• _EXERCICE_:
Selon l'extrait consacré à la pièce Cet enfant de Joël Pommerat, quel organisme a contacté l'auteur en 2002 ?

• _EXTRAIT_:
.....
Joël Pommerat passe la parentalité au scanner

LE MONDE | Par 
Quelle bonne idée a eue le théâtre des Bouffes du Nord de reprendre en cette rentrée une des plus belles pièces de Joël Pommerat : Cet enfant, créée en 2006. Le spectacle n'a pas vieilli, il brille de tout son éclat noir et coupant, drôle et terrible, bouleversant dans sa manière de passer au scanner les relations entre parents et enfants, de sonder ce lien indéfectible et problématique.
Joël Pommerat aux Bouffes du Nord, à Paris, en mars 2007.
Cette pièce a d'ailleurs une histoire bien particulière dans le parcours de Joël Pommerat. En 2002, l'auteur et metteur en scène, qui n'était pas encore la star qu'il est devenu dans le théâtre français, est contacté par la caisse d'allocations familiales (CAF) du Calvados. L'administration veut créer un spectacle sur la « parentalité », afin de le jouer dans les centres sociaux de la région, et favoriser ainsi les échanges de paroles sur les difficultés rencontrées dans le rôle de parent.
.....
Données de relations spatiales:

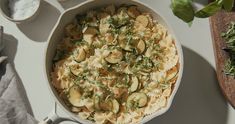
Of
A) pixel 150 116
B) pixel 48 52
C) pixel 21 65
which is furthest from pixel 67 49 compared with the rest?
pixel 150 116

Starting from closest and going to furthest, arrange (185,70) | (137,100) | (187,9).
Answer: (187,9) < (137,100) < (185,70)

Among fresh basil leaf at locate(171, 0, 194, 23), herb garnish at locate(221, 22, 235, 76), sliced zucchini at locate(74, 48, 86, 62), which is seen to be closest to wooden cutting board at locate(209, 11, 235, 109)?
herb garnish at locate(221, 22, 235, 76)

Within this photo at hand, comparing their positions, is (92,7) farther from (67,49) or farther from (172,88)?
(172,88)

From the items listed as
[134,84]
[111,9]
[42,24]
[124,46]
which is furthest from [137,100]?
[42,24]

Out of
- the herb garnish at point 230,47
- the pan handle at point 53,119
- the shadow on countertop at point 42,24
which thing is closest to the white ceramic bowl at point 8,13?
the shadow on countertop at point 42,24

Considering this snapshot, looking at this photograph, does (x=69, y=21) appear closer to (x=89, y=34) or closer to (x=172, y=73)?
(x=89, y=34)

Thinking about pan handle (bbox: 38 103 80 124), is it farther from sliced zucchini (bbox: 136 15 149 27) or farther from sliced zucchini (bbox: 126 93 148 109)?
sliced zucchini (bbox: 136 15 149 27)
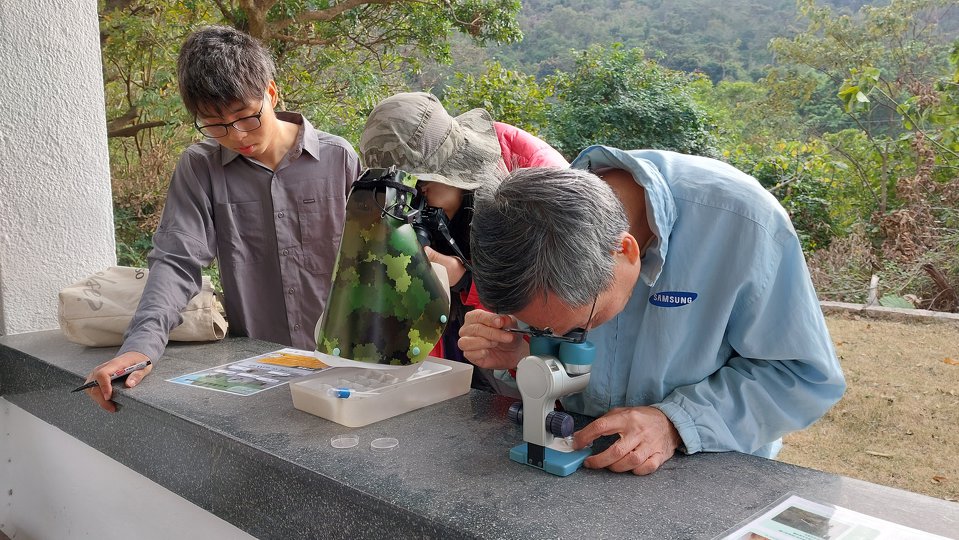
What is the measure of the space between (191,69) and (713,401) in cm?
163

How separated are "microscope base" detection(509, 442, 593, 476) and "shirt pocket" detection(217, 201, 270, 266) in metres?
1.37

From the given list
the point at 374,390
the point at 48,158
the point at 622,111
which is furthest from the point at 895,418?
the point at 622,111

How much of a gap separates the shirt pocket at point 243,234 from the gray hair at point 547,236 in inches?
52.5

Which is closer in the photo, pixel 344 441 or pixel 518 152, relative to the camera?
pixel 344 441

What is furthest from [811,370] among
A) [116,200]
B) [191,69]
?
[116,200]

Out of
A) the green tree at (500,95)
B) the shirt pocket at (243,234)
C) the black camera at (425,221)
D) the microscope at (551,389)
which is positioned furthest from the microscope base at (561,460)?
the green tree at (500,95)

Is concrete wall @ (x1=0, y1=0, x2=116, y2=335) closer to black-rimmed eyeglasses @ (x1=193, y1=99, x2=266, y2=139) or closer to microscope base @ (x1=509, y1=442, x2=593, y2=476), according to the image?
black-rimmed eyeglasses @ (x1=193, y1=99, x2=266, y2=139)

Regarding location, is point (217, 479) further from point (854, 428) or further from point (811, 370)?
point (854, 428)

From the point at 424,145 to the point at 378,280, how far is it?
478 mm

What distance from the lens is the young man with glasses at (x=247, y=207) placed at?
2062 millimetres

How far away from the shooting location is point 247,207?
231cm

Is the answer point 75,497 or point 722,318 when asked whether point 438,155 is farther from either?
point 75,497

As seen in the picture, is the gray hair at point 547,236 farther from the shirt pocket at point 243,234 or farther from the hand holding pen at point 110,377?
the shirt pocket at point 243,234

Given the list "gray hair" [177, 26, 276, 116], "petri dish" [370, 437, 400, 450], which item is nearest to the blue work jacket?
.....
• _RÉPONSE COMPLÈTE_:
La caisse d'allocations familiales (CAF) du Calvados.